Though those structures, called stromatolites, may be similar in age to Dodd’s microfossils, they came from an entirely different environment: shallow marine waters, perhaps touched by sunlight. Microbes thriving in two different environments so early in Earth’s history would mean that life arose and diversified quickly, Dodd says. “Life didn’t really struggle to get a foothold.”
His team looked at jasper rocks believed to be the leftovers of matter once belched out of hydrothermal vents, and then rained down on the seafloor. The researchers spotted narrow tubes and filaments of the iron-rich mineral hematite that resemble those made by bacteria today, Dodd says. Specks of iron clung to the sticky surface of the ancient microbes, forming a kind of armored coat that preserved the organisms’ shapes, he says.
Dodd’s team also uncovered other hints, including a carbon signature of life and minerals such as apatite linked to biological activity. Taken together, the hints add up to life, he says. “There’s no other mechanism that can explain all of these observations.”

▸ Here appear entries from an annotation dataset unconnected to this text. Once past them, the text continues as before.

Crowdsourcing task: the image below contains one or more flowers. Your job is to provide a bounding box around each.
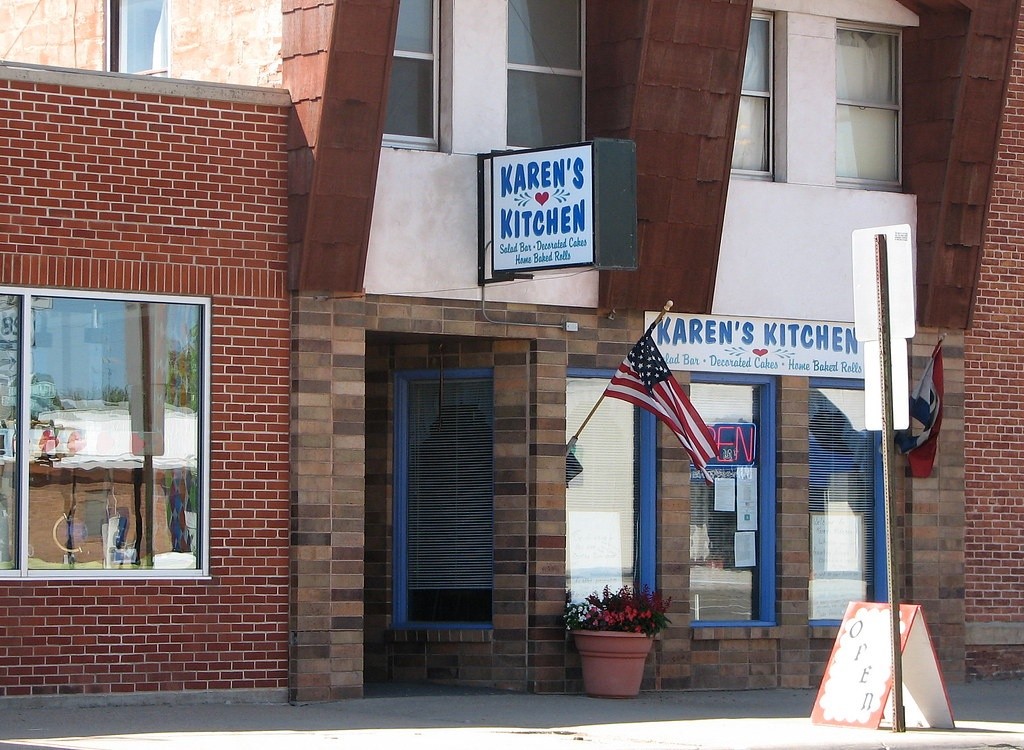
[562,582,673,640]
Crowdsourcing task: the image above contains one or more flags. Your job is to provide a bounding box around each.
[603,317,721,486]
[895,337,944,479]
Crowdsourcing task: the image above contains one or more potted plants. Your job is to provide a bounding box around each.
[568,629,656,700]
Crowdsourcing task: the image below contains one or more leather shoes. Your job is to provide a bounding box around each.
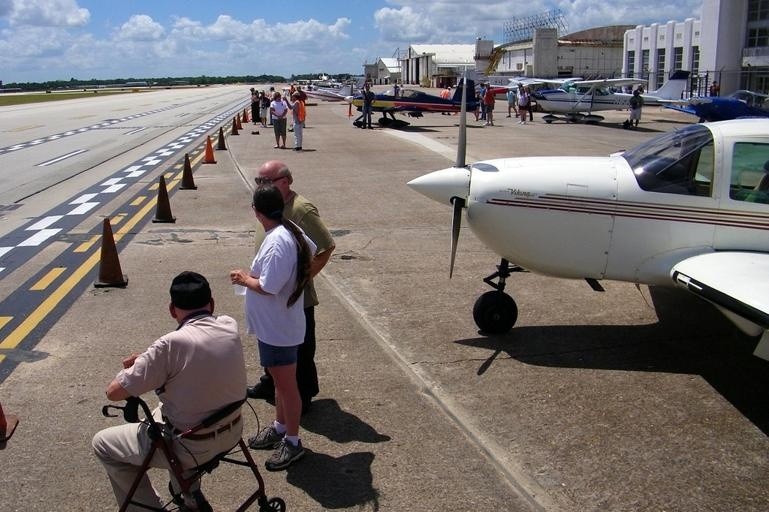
[241,379,274,401]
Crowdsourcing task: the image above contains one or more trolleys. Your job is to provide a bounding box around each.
[96,376,288,512]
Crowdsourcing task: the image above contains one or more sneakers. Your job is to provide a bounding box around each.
[271,144,305,153]
[258,123,268,129]
[360,125,376,131]
[472,114,534,127]
[264,435,307,473]
[246,424,288,451]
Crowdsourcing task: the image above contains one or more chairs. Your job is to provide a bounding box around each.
[118,395,287,512]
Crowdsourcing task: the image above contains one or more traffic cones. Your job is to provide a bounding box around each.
[203,106,250,166]
[93,219,129,288]
[177,151,197,191]
[152,174,178,226]
[0,402,23,444]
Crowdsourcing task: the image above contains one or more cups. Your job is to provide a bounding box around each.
[234,284,247,295]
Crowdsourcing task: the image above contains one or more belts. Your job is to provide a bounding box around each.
[158,412,253,444]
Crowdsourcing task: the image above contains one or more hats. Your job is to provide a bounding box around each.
[291,91,302,97]
[259,89,266,94]
[169,270,212,312]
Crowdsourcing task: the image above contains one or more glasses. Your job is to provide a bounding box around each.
[253,175,290,186]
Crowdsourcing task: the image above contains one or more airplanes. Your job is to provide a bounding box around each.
[401,69,769,366]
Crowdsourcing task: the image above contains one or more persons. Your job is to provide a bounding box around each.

Biology is indeed one possible explanation, says astrobiologist Abigail Allwood of NASA’s Jet Propulsion Laboratory in Pasadena, Calif. “But the evidence could equally be interpreted as non-biological.”
Each line of evidence, she points out, reflects processes that could have actually occurred at different times, layering potential clues in a way that looks biological, but really isn’t. “You can’t just wave your arms and say this all happened together,” she says.
Paleobiologist David Wacey of the University of Western Australia in Crawley agrees that “the individual lines of chemical evidence are not particularly strong.” But combined with the microstructures, he says, the authors come up with a “pretty convincing biological scenario.”
Wacey expects the Quebec rocks to now be scrutinized in great detail. “There will, no doubt, be arguments,” he says. But the study may revitalize the case for hydrothermal vents as a potential birthplace for life.